Study population and design
All of the embryos in this study were fertilized by intracytoplasmic sperm injection (ICSI) and cultured in the EmbryoScope™, an incubator with a built-in microscope and camera.
The study group consisted of all embryos from women who underwent PGD treatment at our unit from September 2012 to June 2014 (317 cycles, 3865 embryos). Inclusion criteria were all embryos from those PGD cycles that underwent blastomere biopsy on day 3 (at 67–73 h following ICSI), that were at the six-cell to nine-cell stage at the time of biopsy, and that were cultured in the EmbryoScope™ until embryo transfer. Exclusion criteria were low-grade embryos that were not suitable for blastomere biopsy at day 3 (i.e., <6 cells or with >20 % fragmentation). The study group for all analyses, therefore, includes 366 biopsied embryos from 127 cycles (Table 1).
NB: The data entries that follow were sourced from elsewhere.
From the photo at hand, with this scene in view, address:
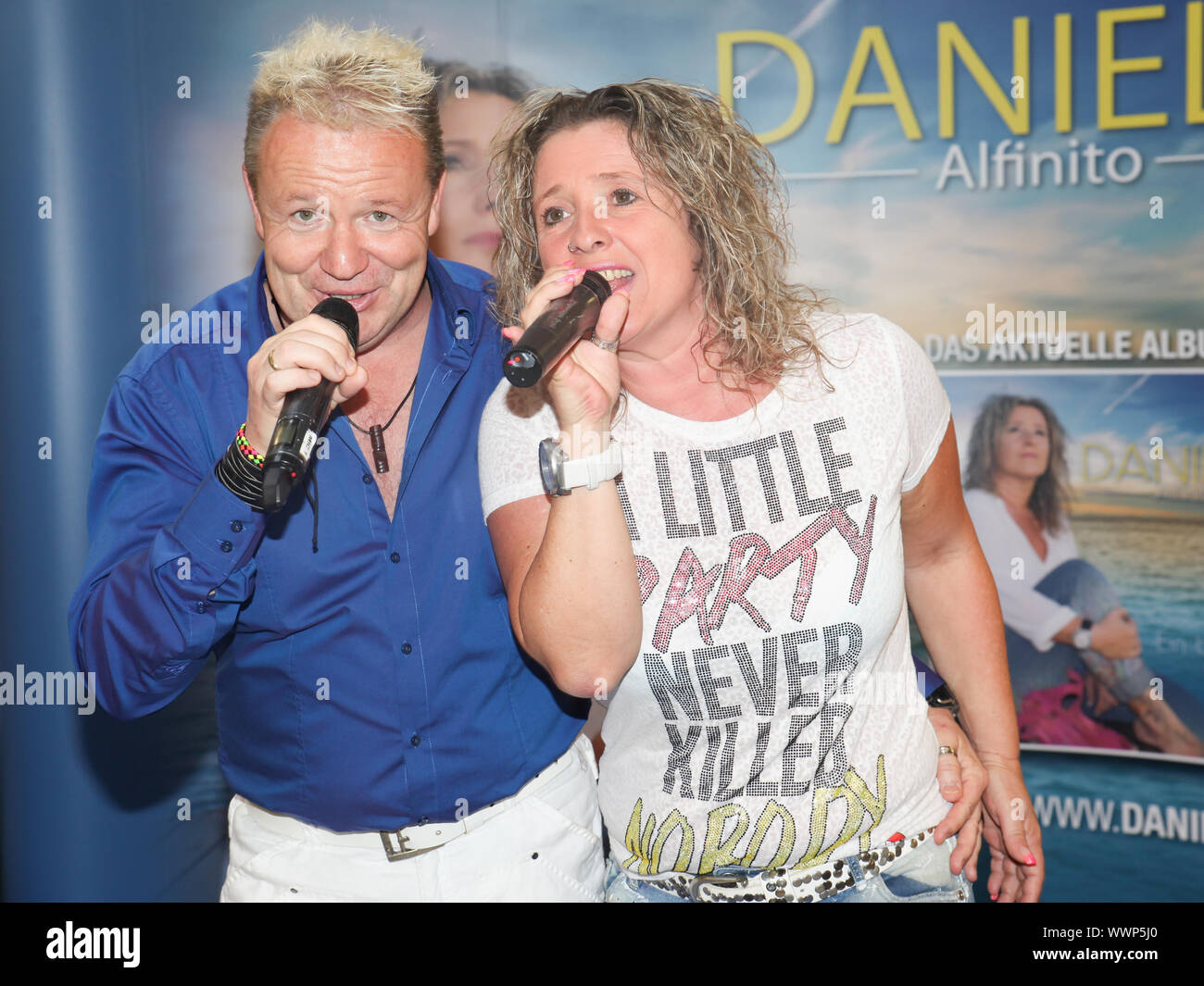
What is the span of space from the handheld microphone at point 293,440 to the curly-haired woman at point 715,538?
0.28 m

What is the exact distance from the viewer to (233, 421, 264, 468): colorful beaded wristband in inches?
50.6

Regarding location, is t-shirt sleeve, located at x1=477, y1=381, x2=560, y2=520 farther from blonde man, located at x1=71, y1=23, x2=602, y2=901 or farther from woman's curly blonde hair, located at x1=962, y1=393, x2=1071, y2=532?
woman's curly blonde hair, located at x1=962, y1=393, x2=1071, y2=532

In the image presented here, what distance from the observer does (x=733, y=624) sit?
142 centimetres

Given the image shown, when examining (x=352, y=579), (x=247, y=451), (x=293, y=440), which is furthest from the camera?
(x=352, y=579)

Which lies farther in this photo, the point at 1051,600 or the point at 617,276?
the point at 1051,600

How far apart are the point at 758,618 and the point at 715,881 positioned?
0.38 m

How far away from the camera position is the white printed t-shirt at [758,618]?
4.66ft

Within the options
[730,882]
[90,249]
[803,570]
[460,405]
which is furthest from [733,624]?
[90,249]

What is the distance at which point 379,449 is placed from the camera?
5.17 feet
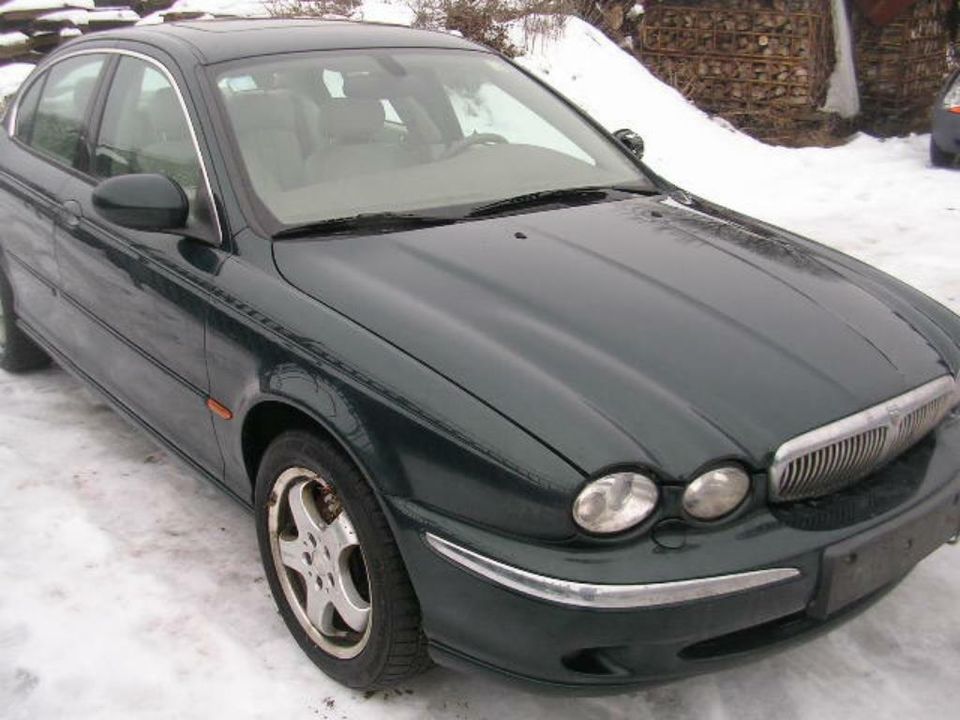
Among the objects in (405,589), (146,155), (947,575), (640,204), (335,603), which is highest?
(146,155)

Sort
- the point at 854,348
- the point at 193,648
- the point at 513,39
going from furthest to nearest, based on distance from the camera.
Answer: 1. the point at 513,39
2. the point at 193,648
3. the point at 854,348

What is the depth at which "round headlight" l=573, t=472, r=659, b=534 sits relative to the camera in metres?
1.95

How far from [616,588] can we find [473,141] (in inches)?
74.1

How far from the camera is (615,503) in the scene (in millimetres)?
1972

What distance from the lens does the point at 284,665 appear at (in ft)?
8.48

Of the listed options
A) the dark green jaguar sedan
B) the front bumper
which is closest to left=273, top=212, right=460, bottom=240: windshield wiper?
the dark green jaguar sedan

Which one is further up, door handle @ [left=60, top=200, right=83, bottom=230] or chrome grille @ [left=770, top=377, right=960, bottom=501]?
door handle @ [left=60, top=200, right=83, bottom=230]

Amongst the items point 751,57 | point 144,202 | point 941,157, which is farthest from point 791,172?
point 144,202

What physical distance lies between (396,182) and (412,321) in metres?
0.82

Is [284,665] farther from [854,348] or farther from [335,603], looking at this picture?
[854,348]

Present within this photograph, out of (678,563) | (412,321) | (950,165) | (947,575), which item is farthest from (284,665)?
(950,165)

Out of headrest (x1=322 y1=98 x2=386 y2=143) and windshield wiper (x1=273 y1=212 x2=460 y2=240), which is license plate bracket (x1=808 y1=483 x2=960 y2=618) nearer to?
windshield wiper (x1=273 y1=212 x2=460 y2=240)

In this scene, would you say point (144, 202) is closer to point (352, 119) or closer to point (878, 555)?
point (352, 119)

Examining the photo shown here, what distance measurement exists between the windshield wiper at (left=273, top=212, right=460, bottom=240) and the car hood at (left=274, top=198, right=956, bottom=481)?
48 millimetres
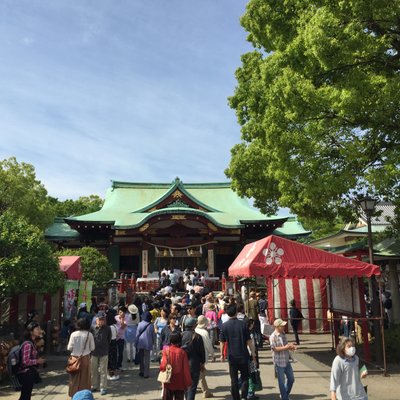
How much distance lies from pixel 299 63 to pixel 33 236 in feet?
24.3

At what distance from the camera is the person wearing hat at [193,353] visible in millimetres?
6360

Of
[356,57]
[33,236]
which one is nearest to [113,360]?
[33,236]

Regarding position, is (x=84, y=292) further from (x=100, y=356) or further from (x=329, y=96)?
(x=329, y=96)

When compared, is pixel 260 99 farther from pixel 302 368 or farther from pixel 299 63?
pixel 302 368

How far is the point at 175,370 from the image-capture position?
561 centimetres

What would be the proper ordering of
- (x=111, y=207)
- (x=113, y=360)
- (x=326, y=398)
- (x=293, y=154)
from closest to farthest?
(x=326, y=398) → (x=113, y=360) → (x=293, y=154) → (x=111, y=207)

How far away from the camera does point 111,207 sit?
33406 mm

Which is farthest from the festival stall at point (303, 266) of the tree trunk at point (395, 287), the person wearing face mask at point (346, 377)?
the tree trunk at point (395, 287)

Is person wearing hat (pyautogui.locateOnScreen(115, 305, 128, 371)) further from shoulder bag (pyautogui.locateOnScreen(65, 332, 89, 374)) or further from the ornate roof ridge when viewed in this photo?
the ornate roof ridge

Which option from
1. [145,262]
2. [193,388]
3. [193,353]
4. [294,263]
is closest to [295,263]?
[294,263]

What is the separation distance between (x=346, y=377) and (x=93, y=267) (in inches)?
730

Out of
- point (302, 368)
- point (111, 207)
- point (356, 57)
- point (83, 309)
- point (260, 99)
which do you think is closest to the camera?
point (356, 57)

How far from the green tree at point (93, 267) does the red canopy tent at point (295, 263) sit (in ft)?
45.2

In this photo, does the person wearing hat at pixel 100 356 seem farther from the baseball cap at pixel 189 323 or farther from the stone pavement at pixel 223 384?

The indications for blastomere biopsy for PGD in the study group were mostly monogenic diseases (66 % of the cycles), chromosomal translocations (32 % of the cycles), and sex selection for X-linked diseases with non-identified mutation (2 % of the cycles).
The control group was comprised of all embryos from cycles performed during the same time period that underwent ICSI without a biopsy (405 cycles, 3194 embryos), was cultured in the EmbryoScope™ until day 5, and had a recorded blastulation (143 cycles, 385 embryos). The indications for ICSI in the control group were mostly male factor (80 %), unexplained infertility (13 %), and previous cycles of failed fertilization (7 %).
Maternal age and BMI were similar in both groups. The number of mature oocytes and the resulting embryos (2PN) was also similar (P > 0.05), although more oocytes were retrieved in the control group. Taken together, these data demonstrate that the two groups are comparable with regard to embryo development. Baseline and cycle characteristics are presented in Table 1.
The study was approved by the ethics committee of Tel Aviv Medical Center, and institutional review board approval for retrieving IVF data was obtained (0748/15).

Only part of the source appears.